Required tasks:
[a] According to the lock-free queue thread, with which setup does the poster's queue stop working?
[b] Write the next part of the lock-free queue thread, picking up right after its last line.

═══ Source document

Lock-Free Multiple Producer/Consumer Queue in C++11
Asked Answered
S

4

18

I'm trying to implement a lock free multiple producer, multiple consumer queue in C++11. I'm doing this as a learning exercise, so I'm well aware that I could just use an existing open source implementation, but I'd really like to find out why my code doesn't work. The data is stored in a ringbuffer, apparently it is a "bounded MPMC queue".

I've modelled it pretty closely to what I've read of Disruptor. The thing I've noticed is that it works absolutely fine with a single consumer and single/multiple producers, it's just multiple consumers which seems to break it.

Here's the queue:

    template <typename T>
class Queue : public IQueue<T>
{
public:
    explicit Queue( int capacity );
    ~Queue();

    bool try_push( T value );
    bool try_pop( T& value );
private:
    typedef struct
    {
        bool readable;
        T value;
    } Item;

    std::atomic<int> m_head;
    std::atomic<int> m_tail;
    int m_capacity;
    Item* m_items;
};

template <typename T>
Queue<T>::Queue( int capacity ) :
m_head( 0 ),
m_tail( 0 ),
m_capacity(capacity),
m_items( new Item[capacity] )
{
    for( int i = 0; i < capacity; ++i )
    {
        m_items[i].readable = false;
    }
}

template <typename T>
Queue<T>::~Queue()

══════
═══ Data records

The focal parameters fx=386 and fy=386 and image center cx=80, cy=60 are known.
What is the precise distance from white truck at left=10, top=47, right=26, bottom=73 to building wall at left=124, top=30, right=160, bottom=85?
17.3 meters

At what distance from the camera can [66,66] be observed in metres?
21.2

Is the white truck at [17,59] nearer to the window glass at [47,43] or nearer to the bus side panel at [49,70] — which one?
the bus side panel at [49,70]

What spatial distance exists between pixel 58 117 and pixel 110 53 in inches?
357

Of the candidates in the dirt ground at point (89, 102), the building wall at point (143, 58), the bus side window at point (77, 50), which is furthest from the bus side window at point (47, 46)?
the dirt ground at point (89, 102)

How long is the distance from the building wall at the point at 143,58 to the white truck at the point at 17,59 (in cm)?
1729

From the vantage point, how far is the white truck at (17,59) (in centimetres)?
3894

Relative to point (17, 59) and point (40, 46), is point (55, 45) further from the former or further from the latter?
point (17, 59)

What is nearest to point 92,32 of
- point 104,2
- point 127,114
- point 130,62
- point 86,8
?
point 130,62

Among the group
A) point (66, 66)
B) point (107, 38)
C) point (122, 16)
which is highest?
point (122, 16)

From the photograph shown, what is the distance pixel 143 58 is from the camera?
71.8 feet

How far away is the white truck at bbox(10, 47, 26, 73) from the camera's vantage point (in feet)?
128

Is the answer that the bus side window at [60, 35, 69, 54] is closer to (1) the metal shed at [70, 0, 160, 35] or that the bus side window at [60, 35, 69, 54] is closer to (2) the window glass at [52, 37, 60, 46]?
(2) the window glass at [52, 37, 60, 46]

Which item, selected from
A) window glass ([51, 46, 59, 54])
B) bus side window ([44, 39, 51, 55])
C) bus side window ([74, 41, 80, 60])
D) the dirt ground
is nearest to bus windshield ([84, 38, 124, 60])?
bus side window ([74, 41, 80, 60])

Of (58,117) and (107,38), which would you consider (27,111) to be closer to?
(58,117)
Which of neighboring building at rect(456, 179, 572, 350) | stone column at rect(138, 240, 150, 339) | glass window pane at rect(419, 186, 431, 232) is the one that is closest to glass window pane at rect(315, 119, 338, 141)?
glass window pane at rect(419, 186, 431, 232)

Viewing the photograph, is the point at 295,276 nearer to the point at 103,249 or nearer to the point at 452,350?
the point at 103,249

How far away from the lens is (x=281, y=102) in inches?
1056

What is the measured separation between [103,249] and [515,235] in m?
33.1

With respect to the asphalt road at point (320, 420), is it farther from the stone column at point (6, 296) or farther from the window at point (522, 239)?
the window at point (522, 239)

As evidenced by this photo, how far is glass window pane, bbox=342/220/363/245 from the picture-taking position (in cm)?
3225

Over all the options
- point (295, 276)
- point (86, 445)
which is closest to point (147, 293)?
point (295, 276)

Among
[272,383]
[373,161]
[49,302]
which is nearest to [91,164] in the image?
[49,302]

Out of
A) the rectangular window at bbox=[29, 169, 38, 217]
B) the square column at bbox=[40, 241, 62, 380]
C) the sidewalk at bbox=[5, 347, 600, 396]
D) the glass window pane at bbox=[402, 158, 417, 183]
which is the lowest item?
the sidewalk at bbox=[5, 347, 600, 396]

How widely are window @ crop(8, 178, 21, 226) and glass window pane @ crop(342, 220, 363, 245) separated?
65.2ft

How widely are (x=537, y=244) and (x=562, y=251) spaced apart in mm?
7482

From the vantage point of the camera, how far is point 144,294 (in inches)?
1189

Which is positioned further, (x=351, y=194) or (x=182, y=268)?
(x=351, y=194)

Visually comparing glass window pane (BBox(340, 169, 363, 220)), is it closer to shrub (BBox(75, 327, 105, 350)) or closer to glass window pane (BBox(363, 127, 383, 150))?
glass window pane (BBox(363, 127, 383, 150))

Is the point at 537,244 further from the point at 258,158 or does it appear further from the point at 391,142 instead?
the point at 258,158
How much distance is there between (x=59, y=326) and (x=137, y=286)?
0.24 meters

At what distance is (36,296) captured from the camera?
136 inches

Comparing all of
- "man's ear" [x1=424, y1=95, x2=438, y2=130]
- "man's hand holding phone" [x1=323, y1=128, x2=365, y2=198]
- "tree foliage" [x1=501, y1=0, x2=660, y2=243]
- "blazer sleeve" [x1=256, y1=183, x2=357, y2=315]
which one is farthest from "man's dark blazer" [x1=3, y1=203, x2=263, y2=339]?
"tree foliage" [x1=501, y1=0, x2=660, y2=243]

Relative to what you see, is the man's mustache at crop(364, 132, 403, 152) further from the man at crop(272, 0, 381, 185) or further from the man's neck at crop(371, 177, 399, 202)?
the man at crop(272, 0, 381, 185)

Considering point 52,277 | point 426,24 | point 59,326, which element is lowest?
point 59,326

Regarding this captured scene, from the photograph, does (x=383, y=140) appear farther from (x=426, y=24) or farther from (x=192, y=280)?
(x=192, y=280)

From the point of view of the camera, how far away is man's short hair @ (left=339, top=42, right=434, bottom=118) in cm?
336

══════

Answers below:
[a] With multiple consumers.

[b]
{
    delete[] m_items;
}

template <typename T>
bool Queue<T>::try_push( T value )
{
    while( true )
    {
        // See that there's room
        int tail = m_tail.load(std::memory_order_acquire);
        int new_tail = ( tail + 1 );
        int head = m_head.load(std::memory_order_acquire);

        if( ( new_tail - head ) >= m_capacity )
        {
            return false;
        }

        if( m_tail.compare_exchange_weak( tail, new_tail, std::memory_order_acq_rel ) )
        {
            // In try_pop, m_head is incremented before the reading of the value has completed,
            // so though we've acquired this slot, a consumer thread may be in the middle of reading
            tail %= m_capacity;

            std::atomic_thread_fence( std::memory_order_acquire );
            while( m_items[tail].readable )
            {
            }

            m_items[tail].value = value;
            std::atomic_thread_fence( std::memory_order_release );
            m_items[tail].readable = true;

            return true;
        }
    }
}

template <typename T>
bool Queue<T>::try_pop( T& value )
{
    while( true )
    {
        int head = m_head.load(std::memory_order_acquire);
        int tail = m_tail.load(std::memory_order_acquire);

        if( head == tail )
        {
            return false;
        }

        int new_head = ( head + 1 );

        if( m_head.compare_exchange_weak( head, new_head, std::memory_order_acq_rel ) )
        {
            head %= m_capacity;

            std::atomic_thread_fence( std::memory_order_acquire );
            while( !m_items[head].readable )
            {
            }

            value = m_items[head].value;
            std::atomic_thread_fence( std::memory_order_release );
            m_items[head].readable = false;

            return true;
        }
    }
}

And here's the test I'm using:

void Test( std::string name, Queue<int>& queue )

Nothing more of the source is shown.